Verzweifelte Frau
Nicht einmal mehr jeder Dritte (29%) traut der Politik noch zu, die gesundheitliche Versorgung der Bevölkerung langfristig sicherstellen zu können
> Bundesbürger vertrauen Gesundheitspolitik immer weniger

Das Vertrauen der Bundesbürger in die
Gesundheitspolitik nimmt weiter dramatisch ab. Nur noch knapp ein Drittel
glaubt an die Fähigkeit der Politiker, die Gesundheitsversorgung erhalten zu
können. Die Menschen reagieren auf gestiegene Kosten und Vertrauensverlust Sparmaßnahmen.


Nicht einmal mehr jeder Dritte (29%) traut der Politik noch
zu, die gesundheitliche Versorgung der Bevölkerung langfristig sicherstellen zu
können. Im vergangenen Jahr waren dies (immerhin) noch 37 Prozent. Auch das
Vertrauen in die Leistungsfähigkeit der gesetzlichen Krankenversicherung ist
rückläufig. Gleichzeitig verstärkt sich bei vielen Bundesbürgern (36%) der
Eindruck, dass sich die Akteure im Gesundheitswesen deutlich stärker von
Eigeninteressen als vom Patientenwohl leiten lassen.
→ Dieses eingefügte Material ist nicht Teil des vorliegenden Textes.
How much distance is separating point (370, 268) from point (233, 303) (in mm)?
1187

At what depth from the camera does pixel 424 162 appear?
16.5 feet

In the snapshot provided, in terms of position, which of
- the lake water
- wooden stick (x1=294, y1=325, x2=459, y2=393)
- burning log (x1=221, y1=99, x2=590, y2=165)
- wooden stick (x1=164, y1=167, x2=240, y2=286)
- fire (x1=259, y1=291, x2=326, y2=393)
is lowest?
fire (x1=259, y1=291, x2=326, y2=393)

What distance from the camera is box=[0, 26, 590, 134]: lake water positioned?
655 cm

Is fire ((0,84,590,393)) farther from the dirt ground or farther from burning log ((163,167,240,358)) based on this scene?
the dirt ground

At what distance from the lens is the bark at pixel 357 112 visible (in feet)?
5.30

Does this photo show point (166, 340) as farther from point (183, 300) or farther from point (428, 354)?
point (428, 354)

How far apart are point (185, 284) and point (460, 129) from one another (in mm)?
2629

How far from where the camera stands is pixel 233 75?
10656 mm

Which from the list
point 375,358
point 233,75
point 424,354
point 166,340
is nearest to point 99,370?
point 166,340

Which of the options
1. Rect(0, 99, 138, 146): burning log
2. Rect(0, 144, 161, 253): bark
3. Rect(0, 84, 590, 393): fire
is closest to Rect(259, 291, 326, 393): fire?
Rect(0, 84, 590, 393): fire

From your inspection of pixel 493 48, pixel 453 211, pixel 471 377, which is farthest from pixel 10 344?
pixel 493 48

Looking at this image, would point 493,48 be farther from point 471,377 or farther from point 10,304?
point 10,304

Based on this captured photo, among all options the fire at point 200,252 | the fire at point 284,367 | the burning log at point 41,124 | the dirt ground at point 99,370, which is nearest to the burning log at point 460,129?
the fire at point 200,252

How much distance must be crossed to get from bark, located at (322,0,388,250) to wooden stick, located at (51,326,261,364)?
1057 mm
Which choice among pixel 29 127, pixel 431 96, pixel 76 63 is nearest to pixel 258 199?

Die Gesundheitspolitik erhält im Vergleich zu allen anderen
Beteiligten im Gesundheitswesen in der Bevölkerung in punkto
"Sympathie", "Vertrauenswürdigkeit",
"Verlässlichkeit", "Kompetenz" und
"Patientenorientierung" mit Abstand die schlechtesten Noten. Sogar
die Arzneimittelhersteller, die in der Öffentlichkeit traditionell um ihr Image
kämpfen müssen, schneiden hier besser ab. Vorne in der Gunst der Bürger liegen
Hausärzte und Apotheker; in Sachen Kompetenz genießen letztere derzeit
sogar ein höheres Ansehen als Ärzte. Krankenkassen, Krankenversicherer und
Krankenhäuser landen im Mittelfeld der Beurteilung.
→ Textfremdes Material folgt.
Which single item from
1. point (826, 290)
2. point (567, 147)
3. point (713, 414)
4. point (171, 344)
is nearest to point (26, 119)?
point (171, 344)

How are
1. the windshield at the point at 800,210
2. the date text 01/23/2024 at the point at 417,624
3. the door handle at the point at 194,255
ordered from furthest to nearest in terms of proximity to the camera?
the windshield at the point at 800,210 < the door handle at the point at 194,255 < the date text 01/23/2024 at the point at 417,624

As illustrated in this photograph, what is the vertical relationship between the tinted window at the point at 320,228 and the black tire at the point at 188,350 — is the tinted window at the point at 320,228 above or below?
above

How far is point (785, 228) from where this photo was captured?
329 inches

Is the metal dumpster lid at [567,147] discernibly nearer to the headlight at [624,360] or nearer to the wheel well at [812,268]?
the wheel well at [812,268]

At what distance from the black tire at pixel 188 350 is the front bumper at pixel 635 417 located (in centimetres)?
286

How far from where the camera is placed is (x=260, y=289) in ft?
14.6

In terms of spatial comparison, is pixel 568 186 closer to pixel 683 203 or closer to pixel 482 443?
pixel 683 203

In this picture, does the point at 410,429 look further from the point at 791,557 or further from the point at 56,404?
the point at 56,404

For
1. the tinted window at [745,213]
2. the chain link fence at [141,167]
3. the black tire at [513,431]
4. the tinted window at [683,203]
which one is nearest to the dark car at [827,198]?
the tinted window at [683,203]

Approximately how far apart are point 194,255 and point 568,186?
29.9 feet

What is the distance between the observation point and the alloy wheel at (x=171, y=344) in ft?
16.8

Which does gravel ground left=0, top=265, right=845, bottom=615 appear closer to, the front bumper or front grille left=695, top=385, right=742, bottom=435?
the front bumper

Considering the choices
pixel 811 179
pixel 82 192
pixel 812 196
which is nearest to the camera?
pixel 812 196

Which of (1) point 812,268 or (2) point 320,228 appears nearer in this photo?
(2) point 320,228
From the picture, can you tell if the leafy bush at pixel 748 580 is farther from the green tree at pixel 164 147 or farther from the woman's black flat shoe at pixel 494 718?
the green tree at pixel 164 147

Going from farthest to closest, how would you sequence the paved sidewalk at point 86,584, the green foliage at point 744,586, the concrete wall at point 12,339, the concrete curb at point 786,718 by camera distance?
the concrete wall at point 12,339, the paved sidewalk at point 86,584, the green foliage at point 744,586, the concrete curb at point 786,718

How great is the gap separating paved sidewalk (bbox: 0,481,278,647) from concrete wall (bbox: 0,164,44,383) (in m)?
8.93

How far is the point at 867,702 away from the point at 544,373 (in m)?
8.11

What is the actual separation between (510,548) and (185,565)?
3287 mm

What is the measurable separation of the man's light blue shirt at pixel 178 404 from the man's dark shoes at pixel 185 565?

Das Gesundheitsverhalten ändert sich infolge der
gesundheitspolitischen Reformen der letzen Jahre erkennbar weiter: Nur noch
weniger als ein Viertel der Bundesbürger (23%) gehen nach eigenen Angaben
direkt zum Arzt, wenn sie spüren, dass sie krank werden. 1998 lag dieser Wert
noch doppelt so hoch (56%).



Knapp zwei Drittel der Deutschen (61%) versuchen sich bei
leichteren Beschwerden zunächst mit rezeptfreien Medikamenten selbst zu helfen
(2003: 55%). Zudem greift mehr als jeder dritte Deutsche zu Beginn leichterer Erkrankungen
auf "bewährte Hausmittel" zurück und verzichtet auf eine
Medikamenteneinnahme. Ein Viertel unternimmt bei leichteren Beschwerden sogar
gar nichts und wartet einfach ab, bis die Erkrankung vorüber geht.
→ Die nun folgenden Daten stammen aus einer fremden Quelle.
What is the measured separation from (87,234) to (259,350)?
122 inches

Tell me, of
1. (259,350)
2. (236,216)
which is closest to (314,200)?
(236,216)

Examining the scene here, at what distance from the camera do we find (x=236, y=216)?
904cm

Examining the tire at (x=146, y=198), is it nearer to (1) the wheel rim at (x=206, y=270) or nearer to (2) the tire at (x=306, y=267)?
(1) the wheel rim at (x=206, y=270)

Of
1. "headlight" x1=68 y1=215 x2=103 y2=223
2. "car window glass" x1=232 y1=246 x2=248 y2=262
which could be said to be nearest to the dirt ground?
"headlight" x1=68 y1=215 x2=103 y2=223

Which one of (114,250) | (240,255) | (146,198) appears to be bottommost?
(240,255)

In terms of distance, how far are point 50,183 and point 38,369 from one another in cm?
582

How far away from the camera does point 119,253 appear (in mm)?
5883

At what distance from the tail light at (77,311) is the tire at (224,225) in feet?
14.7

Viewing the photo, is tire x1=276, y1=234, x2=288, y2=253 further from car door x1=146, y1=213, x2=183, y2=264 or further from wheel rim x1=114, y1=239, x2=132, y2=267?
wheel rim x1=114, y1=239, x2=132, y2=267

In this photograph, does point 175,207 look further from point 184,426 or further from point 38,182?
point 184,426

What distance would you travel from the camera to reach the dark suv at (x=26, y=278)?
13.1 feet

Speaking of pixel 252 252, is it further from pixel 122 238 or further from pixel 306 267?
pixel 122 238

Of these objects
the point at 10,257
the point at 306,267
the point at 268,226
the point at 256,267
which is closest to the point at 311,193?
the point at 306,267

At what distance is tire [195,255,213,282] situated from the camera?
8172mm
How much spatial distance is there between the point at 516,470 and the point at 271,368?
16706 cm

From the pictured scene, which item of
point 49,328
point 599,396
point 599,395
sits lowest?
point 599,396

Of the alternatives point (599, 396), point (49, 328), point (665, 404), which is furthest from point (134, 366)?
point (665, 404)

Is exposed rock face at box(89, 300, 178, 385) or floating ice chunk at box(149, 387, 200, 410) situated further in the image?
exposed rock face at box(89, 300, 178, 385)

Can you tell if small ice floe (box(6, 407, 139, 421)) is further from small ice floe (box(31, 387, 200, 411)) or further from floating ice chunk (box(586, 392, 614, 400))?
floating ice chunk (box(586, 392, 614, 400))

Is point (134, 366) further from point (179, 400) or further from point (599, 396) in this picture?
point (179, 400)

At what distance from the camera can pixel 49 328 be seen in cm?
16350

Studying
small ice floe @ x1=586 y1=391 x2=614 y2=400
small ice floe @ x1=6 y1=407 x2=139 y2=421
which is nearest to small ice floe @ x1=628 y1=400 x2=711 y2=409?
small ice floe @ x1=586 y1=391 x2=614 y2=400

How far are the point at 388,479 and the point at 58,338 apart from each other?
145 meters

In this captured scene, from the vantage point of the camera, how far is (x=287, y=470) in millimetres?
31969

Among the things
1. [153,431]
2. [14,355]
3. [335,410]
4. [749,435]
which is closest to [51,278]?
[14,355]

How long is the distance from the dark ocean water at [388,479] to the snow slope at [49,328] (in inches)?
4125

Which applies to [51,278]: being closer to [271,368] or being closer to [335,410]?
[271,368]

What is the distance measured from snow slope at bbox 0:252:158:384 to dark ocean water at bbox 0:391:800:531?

Gleichzeitig ist der Stellenwert von Apothekenbesuchen als
"kleiner Arztbesuch zwischendurch" weiter gestiegen: 64 Prozent
lassen sich bei leichteren Erkrankungen von Apothekern beraten und verzichten
stattdessen auf Arztbesuche (2003: 56%).



Viele Bundesbürger haben Sparmaßnahmen ergriffen, um ihre
Ausgaben für die Gesundheit zu reduzieren: So haben den letzten 12 Monaten 5
Prozent der gesetzlich versicherten Bundesbürger nach eigenen Angaben ihre Krankenkasse
gewechselt, um die monatlichen Beiträge zu senken. 17 Prozent geben an, weniger
rezeptpflichtige Medikamente eingenommen zu haben, um Zuzahlungen einzusparen.
28 Prozent haben im vergangenen Jahr weniger rezeptfreie Medikamente gekauft;
26 Prozent haben zwar nicht weniger Medikamente eingenommen, sind aber auf preisgünstigere
Arzneimittel umgestiegen.



Viele geben zudem an, rezeptfreie Präparate auch außerhalb
von Apotheken in Drogerien, Reformhäusern oder bei Discountern eingekauft zu
haben. Die monatlichen Pro-Kopf-Ausgaben der Bundesbürger für rezeptfreie
Medikamente (OTC-Präparate) liegen nach eigenen Angaben bei 8,40 EUR (Vorjahr: 9,50 EUR).



WANC 08.06.06
Quelle: Health Care Monitoring 2006, psychonomics AG.